Recognizing the power of art to enrich lives, create civic pride, and encourage international understanding, the Fundación Cisneros champions and creates programs that promote the quality and diversity of Latin America's unique cultural heritage.

Proyecto Orinoco is a broad initiative to preserve, study, and promote the cultural heritage of Venezuela and its indigenous populations. The result of some fifty years of rigorous collecting, Proyecto Orinoco documents more than 2,000 ethnographic objects from twelve distinct societies. It also contains a vast archive of travel material from explorations in Southern Venezuela, including more than 300,000 photographs.

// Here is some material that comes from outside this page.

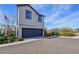 Contemporary two-story home showcasing a dark gray garage door and neutral-colored exterior at 26217 N 19Th Ln, Phoenix, AZ 85085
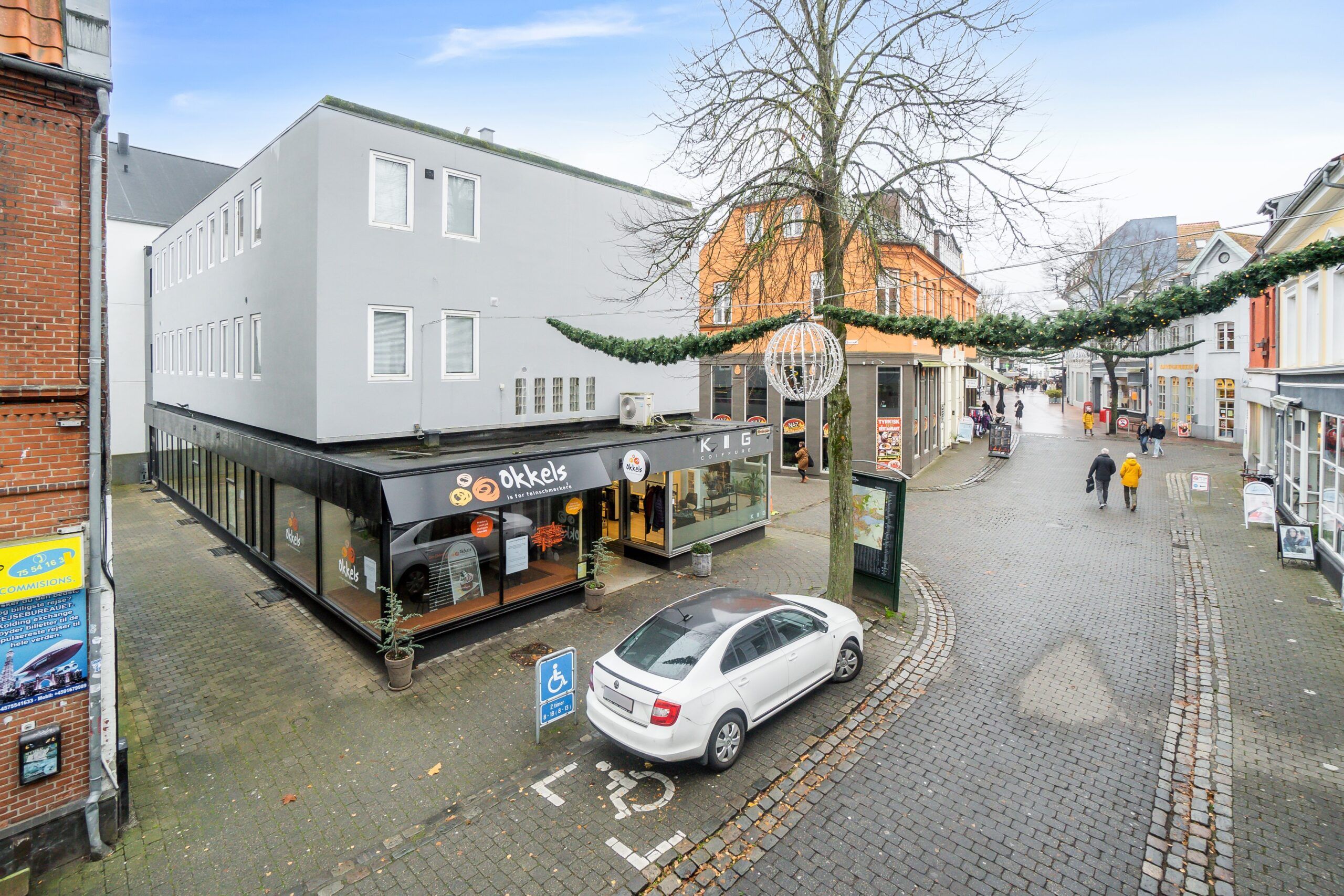 En hvid bil parkeret på en gågade i Kolding, med en skilt med handicapparkering, et hus med mange vinduer og et mærke for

Guided by a commitment to make these cultures known to a wider public, the Fundación Cisneros has initiated an ongoing traveling exhibition of selections from the collection, and published the first general-audience book about the peoples of Southern Venezuela. Currently available in Spanish, English, and German, the exhibition catalogue Orinoco-Parima, Indigenous Societies of Venezuela contains extensive information about the twelve ethnic groups native to the Orinoco River basin and the extraordinary objects they create.

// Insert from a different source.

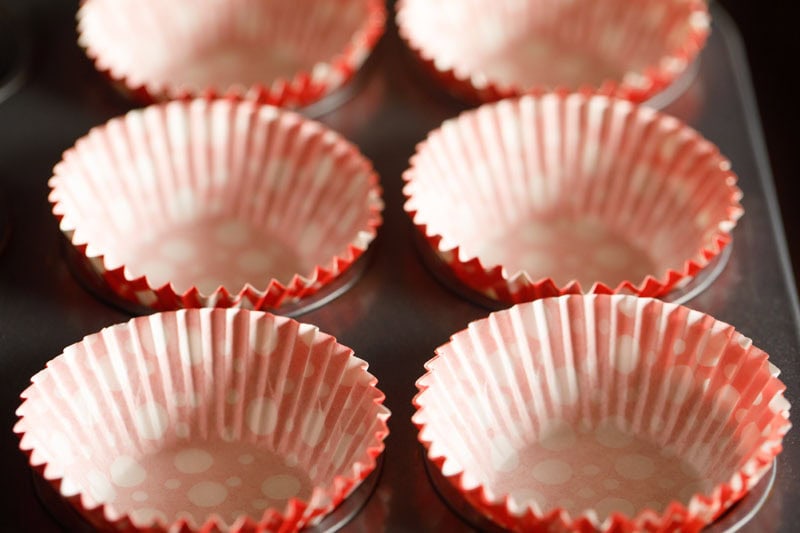 muffins or cupcake liners placed in cupcake pan moulds.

To encourage global awareness of and respect for the cultures of the region, the Fundación Cisneros launched Orinoco Online, an award-winning multilingual resource featuring highlights from the collection, a searchable database, in-depth articles on the indigenous groups represented in the collection, a multimedia glossary, and an interactive map of Venezuela.

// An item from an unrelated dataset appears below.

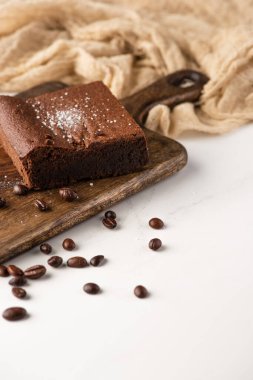 Tahta kesme tahtasında nefis browni parçaları ve beyaz arka planda kumaşın yanında kahve çekirdekleri.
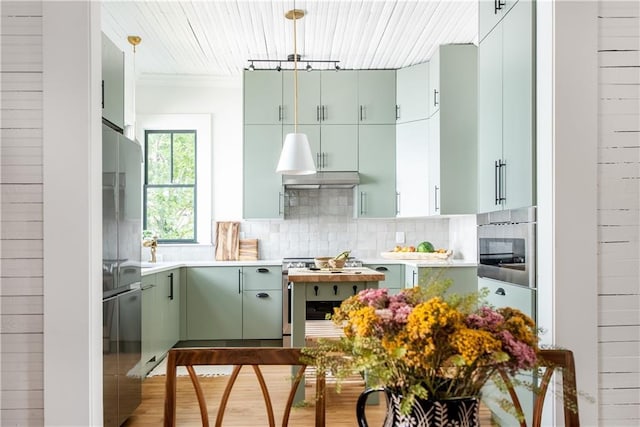 kitchen with under cabinet range hood, decorative backsplash, green cabinetry, and freestanding refrigerator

One of the core cultural initiatives of the Fundación Cisneros is a wide-ranging program in visual arts education and awareness based on the Colección Cisneros. The mission of this program is to collect, preserve, study, and exhibit the Colección's extensive artworks and related archives, which consist primarily of modern and contemporary art, with an emphasis on Latin America. The Colección includes Colonial Latin American art, international decorative arts, and a selection of Latin American landscapes from the seventeenth to the early twentieth century, executed by both local artists and those who traveled to the continent from North America and Europe. Through exhibitions, a dynamic lending program, publications, arts education programs, and online access, the program works to heighten the appreciation of the diversity, quality, and range of art from Latin America.

The Colección supports arts education in Caracas schools through the Programa de Pensamiento Visual (PPV). Developed by The Museum of Modern Art in New York (MoMA) and adapted for Venezuelan schoolchildren with the help of educators from MoMA and The Galeria de Arte Nacional in Caracas, PPV uses artworks from all three collections to help children develop critical visual-thinking skills.

In an effort to broaden awareness of Latin American art at the curatorial level, the Patricia Cisneros Travel Fund for Latin America enables curators from MoMA to travel to Latin America. In addition, in 1999, the Fundación Cisneros created The Cisneros Fellowship, supporting Latin American students in the two-year post-graduate curatorial studies course at Bard College in New York.

The Colección also publishes a series of catalogues and books that highlight aspects of the Colección and Latin American art and are distributed throughout Latin America and the United States.

The Centro Mozarteum is dedicated to the professional advancement of young musicians from Venezuela; offering the Venezuelan public opportunities to experience a wide range of classical music; and raising international awareness of the excellence of Venezuelan composers and musicians. Thanks to this program, more than 200 young musicians have attended courses in the best musical centers in Europe, the United States, and Latin America; and numerous internationally acclaimed orchestras, conductors, and opera and ballet companies have performed throughout Venezuela. Other programs include master classes with internationally recognized musicians, the publication of compact discs featuring outstanding Venezuelan artists, artist exchange programs, and a resource center that maintains a library of music and recorded material. Currently, the Centro Mozarteum is working to establish a school for the study of violin and viola for talented young Venezuelan musicians, primarily from low-income backgrounds.

The Centro Mozarteum has received the support and recognition of international cultural institutions and private enterprises.